Commerzbank AG must pay about 50 million euros ($65 million) to 104 bankers at its now-defunct Dresdner unit after a U.K. appeals court refused to overturn a judge’s decision that the German lender should honor bonus promises.
A pledge by Dresdner’s then Chief Executive Officer, Stefan Jentzsch, to set aside 400 million euros for bonuses in 2008, before the investment bank was acquired by Commerzbank, was binding, the court said today. Commerzbank, which reduced Dresdner bonuses by 90 percent, argued a 6.5 billion-euro loss at the unit justified the move.
“There was, in truth, overwhelming evidence justifying the conclusion that this promise was intended to be legally binding,” Justice Patrick Elias said in a ruling in London.
While banks try to combat or avoid European Union proposals for some of the world’s toughest pay curbs, Frankfurt-based Commerzbank has fought legal battles in Germany, Italy and Japan to defend its bonus cuts. At the 2012 trial in London, Chief Executive Officer Martin Blessing said he wanted bankers to be motivated by loyalty not money.
The ruling “is a triumph for common sense and for some very well-established principles of English contract law,” Clive Zietman, the lawyer for 83 of the bankers, said in a statement. “It is a great pity that the bank saw fit to contest so vigorously and for so long, a case that could so easily have been avoided.”

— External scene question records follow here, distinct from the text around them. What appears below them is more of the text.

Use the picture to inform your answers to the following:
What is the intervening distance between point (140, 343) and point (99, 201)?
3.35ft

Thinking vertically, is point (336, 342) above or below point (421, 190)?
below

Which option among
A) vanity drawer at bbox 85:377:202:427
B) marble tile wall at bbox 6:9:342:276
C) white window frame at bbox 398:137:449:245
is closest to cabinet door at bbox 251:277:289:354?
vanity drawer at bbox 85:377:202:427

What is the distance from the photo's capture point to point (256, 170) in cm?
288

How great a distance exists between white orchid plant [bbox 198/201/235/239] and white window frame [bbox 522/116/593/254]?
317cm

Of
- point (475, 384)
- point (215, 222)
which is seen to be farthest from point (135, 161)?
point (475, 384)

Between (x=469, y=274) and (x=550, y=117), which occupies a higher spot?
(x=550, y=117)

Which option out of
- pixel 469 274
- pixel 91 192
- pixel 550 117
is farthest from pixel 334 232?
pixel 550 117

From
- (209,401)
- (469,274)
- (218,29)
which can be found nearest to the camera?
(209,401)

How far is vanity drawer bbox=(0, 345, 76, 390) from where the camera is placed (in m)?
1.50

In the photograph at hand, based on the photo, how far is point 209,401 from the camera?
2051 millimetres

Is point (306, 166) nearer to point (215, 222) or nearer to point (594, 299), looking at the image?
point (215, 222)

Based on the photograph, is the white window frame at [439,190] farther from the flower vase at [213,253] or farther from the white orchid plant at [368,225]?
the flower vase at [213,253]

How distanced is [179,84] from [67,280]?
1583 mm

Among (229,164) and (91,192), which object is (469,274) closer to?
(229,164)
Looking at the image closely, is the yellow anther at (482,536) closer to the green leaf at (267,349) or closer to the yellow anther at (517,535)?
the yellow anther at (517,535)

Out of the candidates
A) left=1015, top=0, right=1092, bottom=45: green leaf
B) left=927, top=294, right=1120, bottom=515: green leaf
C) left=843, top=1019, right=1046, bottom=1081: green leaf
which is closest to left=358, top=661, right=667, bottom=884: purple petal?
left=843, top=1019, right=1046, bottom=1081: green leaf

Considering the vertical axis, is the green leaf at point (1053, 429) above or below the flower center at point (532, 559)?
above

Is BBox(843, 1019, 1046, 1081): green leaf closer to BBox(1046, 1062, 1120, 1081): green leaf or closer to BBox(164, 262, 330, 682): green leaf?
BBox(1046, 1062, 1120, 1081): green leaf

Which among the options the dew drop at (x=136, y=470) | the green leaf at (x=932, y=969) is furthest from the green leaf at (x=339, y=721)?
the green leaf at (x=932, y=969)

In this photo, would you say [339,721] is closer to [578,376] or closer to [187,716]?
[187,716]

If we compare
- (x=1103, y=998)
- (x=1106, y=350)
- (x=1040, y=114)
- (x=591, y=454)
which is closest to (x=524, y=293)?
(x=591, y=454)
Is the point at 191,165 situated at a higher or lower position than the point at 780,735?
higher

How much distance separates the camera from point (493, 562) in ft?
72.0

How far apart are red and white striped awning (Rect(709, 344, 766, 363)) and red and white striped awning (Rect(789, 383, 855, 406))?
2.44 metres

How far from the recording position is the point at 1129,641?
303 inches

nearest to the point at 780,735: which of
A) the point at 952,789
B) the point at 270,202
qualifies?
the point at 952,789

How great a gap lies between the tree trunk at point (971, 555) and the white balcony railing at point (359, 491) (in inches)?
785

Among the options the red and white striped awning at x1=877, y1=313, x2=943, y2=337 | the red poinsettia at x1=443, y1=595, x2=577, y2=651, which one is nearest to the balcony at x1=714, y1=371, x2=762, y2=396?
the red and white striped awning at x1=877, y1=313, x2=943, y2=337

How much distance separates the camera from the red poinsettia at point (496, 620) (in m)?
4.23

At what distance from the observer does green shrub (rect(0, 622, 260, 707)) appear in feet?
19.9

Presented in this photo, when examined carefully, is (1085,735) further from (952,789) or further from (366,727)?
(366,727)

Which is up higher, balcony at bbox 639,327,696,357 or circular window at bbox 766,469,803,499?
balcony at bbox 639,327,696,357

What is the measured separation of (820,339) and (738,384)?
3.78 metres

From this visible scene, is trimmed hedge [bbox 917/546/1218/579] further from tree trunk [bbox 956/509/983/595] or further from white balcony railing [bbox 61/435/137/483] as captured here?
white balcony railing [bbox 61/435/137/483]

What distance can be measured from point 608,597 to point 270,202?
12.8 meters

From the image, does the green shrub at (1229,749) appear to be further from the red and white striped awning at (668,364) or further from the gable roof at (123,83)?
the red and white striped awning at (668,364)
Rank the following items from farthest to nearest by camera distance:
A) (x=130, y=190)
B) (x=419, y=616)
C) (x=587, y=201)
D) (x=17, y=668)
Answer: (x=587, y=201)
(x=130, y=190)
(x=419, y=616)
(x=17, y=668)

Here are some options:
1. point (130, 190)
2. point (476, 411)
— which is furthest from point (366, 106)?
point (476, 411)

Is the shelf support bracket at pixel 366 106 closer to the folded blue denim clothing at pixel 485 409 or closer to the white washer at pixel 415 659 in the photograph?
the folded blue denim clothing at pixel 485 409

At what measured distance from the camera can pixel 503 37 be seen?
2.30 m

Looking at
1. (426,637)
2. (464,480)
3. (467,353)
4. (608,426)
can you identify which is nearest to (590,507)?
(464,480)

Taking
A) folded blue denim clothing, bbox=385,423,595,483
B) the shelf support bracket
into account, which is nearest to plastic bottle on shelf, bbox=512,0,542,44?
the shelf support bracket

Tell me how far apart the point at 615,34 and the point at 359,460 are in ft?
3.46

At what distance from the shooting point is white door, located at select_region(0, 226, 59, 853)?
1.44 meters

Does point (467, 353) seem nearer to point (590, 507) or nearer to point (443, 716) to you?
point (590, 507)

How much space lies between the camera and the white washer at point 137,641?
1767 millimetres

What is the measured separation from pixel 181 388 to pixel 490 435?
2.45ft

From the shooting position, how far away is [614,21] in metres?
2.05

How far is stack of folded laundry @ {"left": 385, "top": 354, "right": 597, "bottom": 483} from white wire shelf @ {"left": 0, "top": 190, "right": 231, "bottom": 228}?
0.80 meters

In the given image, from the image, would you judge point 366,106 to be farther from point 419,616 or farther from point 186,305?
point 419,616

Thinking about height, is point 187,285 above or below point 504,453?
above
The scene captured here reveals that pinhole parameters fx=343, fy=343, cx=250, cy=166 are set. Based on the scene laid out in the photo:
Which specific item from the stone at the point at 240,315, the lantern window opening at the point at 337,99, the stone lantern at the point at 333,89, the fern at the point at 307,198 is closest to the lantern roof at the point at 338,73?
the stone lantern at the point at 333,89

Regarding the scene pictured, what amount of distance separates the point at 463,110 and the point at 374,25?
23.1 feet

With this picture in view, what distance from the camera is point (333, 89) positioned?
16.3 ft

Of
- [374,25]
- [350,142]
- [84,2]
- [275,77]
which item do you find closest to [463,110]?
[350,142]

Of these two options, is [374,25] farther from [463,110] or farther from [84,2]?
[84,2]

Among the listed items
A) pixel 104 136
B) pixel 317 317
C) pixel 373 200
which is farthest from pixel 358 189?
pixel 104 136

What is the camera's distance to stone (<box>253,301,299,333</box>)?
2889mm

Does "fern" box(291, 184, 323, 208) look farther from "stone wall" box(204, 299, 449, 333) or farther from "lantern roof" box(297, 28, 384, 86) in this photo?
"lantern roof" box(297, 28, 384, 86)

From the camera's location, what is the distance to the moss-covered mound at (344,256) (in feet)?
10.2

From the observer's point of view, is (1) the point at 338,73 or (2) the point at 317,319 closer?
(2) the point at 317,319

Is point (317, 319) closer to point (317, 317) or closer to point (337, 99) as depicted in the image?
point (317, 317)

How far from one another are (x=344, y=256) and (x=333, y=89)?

Commerzbank said in an e-mailed statement it hadn’t decided whether to appeal to the U.K. Supreme Court. The ruling is a “regrettable outcome in view of the ongoing regulatory, public and shareholder calls to establish a sound relationship between banks’ performance and variable remuneration.”
The German lender bought Dresdner from Allianz SE in January 2009, the same year it took an 18.2 billion-euro bailout from Germany at the height of the financial crisis.
Shareholders last week criticized Commerzbank’s management at an annual general meeting after shares fell 20 percent in six weeks on capital-raising plans. Since the financial crisis began, losses for the stock are almost double the 48 percent decline of the benchmark Bloomberg 500 European Bank Index.
Dresdner was under pressure from the U.K. finance regulator to prevent an exodus of staff during a 2008 restructuring. Jentzsch’s comments at a town hall meeting in Frankfurt were intended to stabilize the bank, the judge said in the ruling.
“This case is a salutary reminder to employers that it is not always good to talk,” said Sarah Henchoz, a lawyer at Allen & Overy LLP who wasn’t involved in the trial. “Employers need to be careful what they say to employees about bonus or potential bonus entitlements.”